- **WORK TO COMPLETE**:
Reproduce all of the material below verbatim, preserving every line and character.

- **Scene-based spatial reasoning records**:
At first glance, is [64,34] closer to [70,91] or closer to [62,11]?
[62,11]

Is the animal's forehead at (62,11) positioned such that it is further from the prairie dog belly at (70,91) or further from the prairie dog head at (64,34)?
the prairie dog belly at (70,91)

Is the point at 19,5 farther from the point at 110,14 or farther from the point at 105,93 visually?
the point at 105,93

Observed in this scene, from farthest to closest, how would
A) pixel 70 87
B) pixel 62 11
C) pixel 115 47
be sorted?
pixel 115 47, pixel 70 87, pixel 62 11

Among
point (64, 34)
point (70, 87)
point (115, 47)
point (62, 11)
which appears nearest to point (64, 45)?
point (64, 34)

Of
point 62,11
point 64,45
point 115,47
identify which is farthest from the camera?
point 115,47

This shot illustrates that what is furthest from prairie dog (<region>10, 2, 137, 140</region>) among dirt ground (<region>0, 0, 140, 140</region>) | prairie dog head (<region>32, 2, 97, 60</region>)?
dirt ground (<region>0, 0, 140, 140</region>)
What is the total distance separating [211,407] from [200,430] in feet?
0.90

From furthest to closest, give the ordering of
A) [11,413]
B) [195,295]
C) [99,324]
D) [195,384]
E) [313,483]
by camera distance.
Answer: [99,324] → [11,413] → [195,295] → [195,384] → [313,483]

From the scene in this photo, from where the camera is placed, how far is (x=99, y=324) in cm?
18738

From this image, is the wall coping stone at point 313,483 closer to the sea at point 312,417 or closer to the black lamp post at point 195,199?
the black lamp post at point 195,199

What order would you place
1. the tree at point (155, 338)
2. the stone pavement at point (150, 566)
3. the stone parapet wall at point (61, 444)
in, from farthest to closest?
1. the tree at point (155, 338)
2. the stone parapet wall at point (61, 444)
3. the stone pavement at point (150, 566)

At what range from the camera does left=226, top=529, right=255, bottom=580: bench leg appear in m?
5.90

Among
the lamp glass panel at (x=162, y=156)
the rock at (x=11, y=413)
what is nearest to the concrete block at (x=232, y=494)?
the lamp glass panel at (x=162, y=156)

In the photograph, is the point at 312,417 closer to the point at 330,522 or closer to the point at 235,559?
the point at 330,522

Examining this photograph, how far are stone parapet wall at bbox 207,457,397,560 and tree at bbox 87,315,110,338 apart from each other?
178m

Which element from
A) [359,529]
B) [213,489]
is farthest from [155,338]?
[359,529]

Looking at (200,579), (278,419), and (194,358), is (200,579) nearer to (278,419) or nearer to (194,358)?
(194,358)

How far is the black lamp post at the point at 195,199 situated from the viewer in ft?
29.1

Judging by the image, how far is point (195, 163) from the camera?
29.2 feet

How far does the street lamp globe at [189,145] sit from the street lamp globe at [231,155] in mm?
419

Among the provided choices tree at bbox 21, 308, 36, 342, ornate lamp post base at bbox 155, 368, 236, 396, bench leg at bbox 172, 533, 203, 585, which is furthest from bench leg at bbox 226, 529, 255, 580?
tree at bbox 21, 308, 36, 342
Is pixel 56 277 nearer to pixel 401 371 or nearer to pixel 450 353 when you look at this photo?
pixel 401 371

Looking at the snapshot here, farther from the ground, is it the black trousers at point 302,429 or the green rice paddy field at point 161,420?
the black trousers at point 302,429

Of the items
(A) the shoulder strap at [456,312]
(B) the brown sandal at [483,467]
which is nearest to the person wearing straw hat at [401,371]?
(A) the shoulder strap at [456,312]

- **FINAL ANSWER**:
At first glance, is [64,34] closer to [70,91] or closer to [62,11]?
[62,11]

Is the animal's forehead at (62,11) positioned such that it is further from the prairie dog belly at (70,91) or further from the prairie dog head at (64,34)?
the prairie dog belly at (70,91)

Is the point at 19,5 farther from the point at 110,14 or farther from the point at 105,93 visually?
the point at 105,93

Observed in this scene, from farthest to closest, how would
A) pixel 70 87
B) pixel 62 11
C) pixel 115 47
be sorted?
pixel 115 47, pixel 70 87, pixel 62 11

Among
point (64, 34)
point (70, 87)
point (115, 47)
point (62, 11)
which appears nearest to point (64, 45)?
point (64, 34)

Of
point 62,11
point 64,45
point 115,47
identify which is farthest from the camera?
point 115,47

This shot illustrates that what is furthest from prairie dog (<region>10, 2, 137, 140</region>) among dirt ground (<region>0, 0, 140, 140</region>) | prairie dog head (<region>32, 2, 97, 60</region>)?
dirt ground (<region>0, 0, 140, 140</region>)
What is the total distance separating [211,407] from [200,430] in feet?
0.90

From furthest to closest, give the ordering of
A) [11,413]
B) [195,295]
C) [99,324]
D) [195,384]
E) [313,483]
by camera distance.
Answer: [99,324] → [11,413] → [195,295] → [195,384] → [313,483]

From the scene in this photo, from where the camera is placed, how far is (x=99, y=324) in cm?
18738

From this image, is the wall coping stone at point 313,483 closer to the sea at point 312,417 or closer to the black lamp post at point 195,199?
the black lamp post at point 195,199

What order would you place
1. the tree at point (155, 338)
2. the stone pavement at point (150, 566)
3. the stone parapet wall at point (61, 444)
in, from farthest to closest?
1. the tree at point (155, 338)
2. the stone parapet wall at point (61, 444)
3. the stone pavement at point (150, 566)

At what range from the camera does left=226, top=529, right=255, bottom=580: bench leg appear in m?
5.90

Among
the lamp glass panel at (x=162, y=156)
the rock at (x=11, y=413)
what is nearest to the concrete block at (x=232, y=494)?
the lamp glass panel at (x=162, y=156)

In the photograph, is the point at 312,417 closer to the point at 330,522 or closer to the point at 235,559?
the point at 330,522

Examining this photograph, how far are stone parapet wall at bbox 207,457,397,560 and tree at bbox 87,315,110,338 apart from each other?
178m

Which element from
A) [359,529]
B) [213,489]
is farthest from [155,338]?
[359,529]

Looking at (200,579), (278,419), and (194,358), is (200,579) nearer to (278,419) or nearer to (194,358)?
(194,358)

How far is the black lamp post at the point at 195,199 situated from the viewer in ft?
29.1

Judging by the image, how far is point (195, 163) from the camera?
29.2 feet

How far does the street lamp globe at [189,145] sit from the street lamp globe at [231,155] in mm?
419

Among the provided choices tree at bbox 21, 308, 36, 342, ornate lamp post base at bbox 155, 368, 236, 396, bench leg at bbox 172, 533, 203, 585, which is furthest from bench leg at bbox 226, 529, 255, 580?
tree at bbox 21, 308, 36, 342
Is pixel 56 277 nearer to pixel 401 371 or nearer to pixel 450 353 when you look at this photo?
pixel 401 371

Looking at the snapshot here, farther from the ground, is it the black trousers at point 302,429 or the green rice paddy field at point 161,420?
the black trousers at point 302,429

Of the items
(A) the shoulder strap at [456,312]
(B) the brown sandal at [483,467]
which is nearest to the person wearing straw hat at [401,371]?
(A) the shoulder strap at [456,312]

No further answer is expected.